Take contactless payments.
Contactless terminals in London are few and far between and, when you do see one, retailers don’t seem to realise they have them.
The number of times I use a terminal and, after entering my PIN, see the contactless sign on the terminal amazes me … but it’s the fact that retailers don’t show they have these things that is the reason why.
And, no matter how much Barclaycard advertises their existence with rollercoasters and waterslides, if merchants don’t advertise the fact that they can take contactless payments, then nothing will change.
Same with mobile.
Sure, we are all into the idea of a mobile payment and banking revolution but, when it comes down to it, this stuff has been out there for a while too now and where is that revolution?
Not here yet.
This is best illustrated by someone like me.
I’m on the leading edge of technology adoption and innovation, I think.
I love my iPhone, iPad, WiFi, Tivo, Wii, PS3 …
So I’ve downloaded my bank’s mobile app, which has won lots of plaudits, and … never used it.
Because the bank has made the sign-on process so darned difficult, with passwords and access codes that are yet another level above the ones I have to remember for internet sign-on.

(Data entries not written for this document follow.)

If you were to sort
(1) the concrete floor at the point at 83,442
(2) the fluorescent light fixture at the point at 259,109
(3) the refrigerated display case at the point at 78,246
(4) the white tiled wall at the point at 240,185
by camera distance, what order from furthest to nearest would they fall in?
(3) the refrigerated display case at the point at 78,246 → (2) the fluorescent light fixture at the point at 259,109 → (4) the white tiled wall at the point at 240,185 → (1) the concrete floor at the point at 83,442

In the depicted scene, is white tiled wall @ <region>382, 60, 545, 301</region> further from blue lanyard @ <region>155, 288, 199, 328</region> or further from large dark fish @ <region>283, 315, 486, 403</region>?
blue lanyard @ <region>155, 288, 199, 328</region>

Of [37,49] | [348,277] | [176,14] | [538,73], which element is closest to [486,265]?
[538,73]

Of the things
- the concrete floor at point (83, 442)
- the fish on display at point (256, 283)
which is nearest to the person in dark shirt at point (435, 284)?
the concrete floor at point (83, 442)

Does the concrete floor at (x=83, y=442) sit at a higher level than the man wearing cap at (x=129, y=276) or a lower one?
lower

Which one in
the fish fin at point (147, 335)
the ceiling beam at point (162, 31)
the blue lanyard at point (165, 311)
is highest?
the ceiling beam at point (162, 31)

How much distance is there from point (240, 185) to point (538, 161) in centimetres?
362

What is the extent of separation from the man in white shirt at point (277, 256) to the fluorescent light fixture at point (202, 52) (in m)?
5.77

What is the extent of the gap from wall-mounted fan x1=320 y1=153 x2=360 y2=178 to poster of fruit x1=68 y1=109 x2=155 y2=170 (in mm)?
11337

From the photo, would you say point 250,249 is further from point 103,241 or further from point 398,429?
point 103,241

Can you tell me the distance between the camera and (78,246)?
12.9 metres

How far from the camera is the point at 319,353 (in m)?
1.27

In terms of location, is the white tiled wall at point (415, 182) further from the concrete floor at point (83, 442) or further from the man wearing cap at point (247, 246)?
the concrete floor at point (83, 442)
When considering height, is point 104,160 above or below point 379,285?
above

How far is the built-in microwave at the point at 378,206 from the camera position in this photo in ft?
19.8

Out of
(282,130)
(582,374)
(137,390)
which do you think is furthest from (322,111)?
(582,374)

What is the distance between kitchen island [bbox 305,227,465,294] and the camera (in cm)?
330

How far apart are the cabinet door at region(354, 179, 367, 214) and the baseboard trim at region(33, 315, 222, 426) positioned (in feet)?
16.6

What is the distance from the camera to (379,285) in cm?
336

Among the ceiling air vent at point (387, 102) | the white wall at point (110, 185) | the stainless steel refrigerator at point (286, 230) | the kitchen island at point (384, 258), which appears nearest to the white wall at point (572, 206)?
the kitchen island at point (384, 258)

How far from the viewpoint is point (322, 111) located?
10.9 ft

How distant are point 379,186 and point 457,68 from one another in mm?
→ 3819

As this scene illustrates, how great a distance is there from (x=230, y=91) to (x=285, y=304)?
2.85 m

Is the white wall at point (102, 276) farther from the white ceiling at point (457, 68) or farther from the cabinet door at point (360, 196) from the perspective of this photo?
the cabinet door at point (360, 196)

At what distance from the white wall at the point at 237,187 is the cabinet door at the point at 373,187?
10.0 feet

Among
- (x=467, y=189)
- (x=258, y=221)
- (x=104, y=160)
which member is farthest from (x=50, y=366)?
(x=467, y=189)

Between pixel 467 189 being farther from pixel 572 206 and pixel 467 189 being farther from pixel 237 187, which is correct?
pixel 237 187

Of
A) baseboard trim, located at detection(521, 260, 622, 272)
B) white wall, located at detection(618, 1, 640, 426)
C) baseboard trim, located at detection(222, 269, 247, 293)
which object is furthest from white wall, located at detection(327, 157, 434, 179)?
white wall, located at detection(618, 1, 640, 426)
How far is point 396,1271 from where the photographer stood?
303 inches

The security overhead on mobile makes their apps unusable.
Every time I load the app, I go: “what were those access codes again?” and then I just close it down.
After six months, the app was deleted as I thought: “if it needs to be so darned secure, then I don’t feel secure using it”.
Roll on the biometric access.
It is the same with new players in banking, which is a theme I’ve explored many times before.
Competition in banking is virtually non-existent because the banks know that: (a) there is a choice of only five mainstream banks, (b) they all behave similarly with slight variation, (c) their products, offers and services are all virtually the same and (d) most important of all, once you’ve captured a deposit account, you’ll have it for life unless you screw up.
This last point is because consumers don’t see the point of changing accounts.
A point I’ve explored many times before, again, but take the launch of new banks like Metro Bank.
After the initial “hurrah”, how many consumers are actually flocking to their doors and switching accounts?
A few hundred.
A few thousand maybe.
That’s good, as it shows there is competition but for all the cost, investment, marketing, effort, hurdles and barriers it took Metro Bank to get through, the returns are not near-term and will take years or even decades to return on that investment.
That’s why there is not much competition in banking: it just isn’t viable for new entrants.
It’s the reason why retailers like Tesco and Virgin have spent decades flirting with banking, but still don’t offer full current accounts, because it’s not viable.
It’s too much effort.
It requires a banking license and, even if you get one, the effort to manage deposit accounts is so great for so little return that it doesn’t make economic sense for the retailer.
It’s far easier to skim over the top and take the easy but profitable stuff, like credit cards and loans, than getting into the hard stuff, like transaction banking.
For all the reasons above, banking is a market that is slow to change, challenged by risk, avoidant of innovation and strangled by regulation.
And, for all the reasons above, it is the reason why banking is unlikely to dramatically change for the coming decades, regardless of all the sabre rattling of new entrants.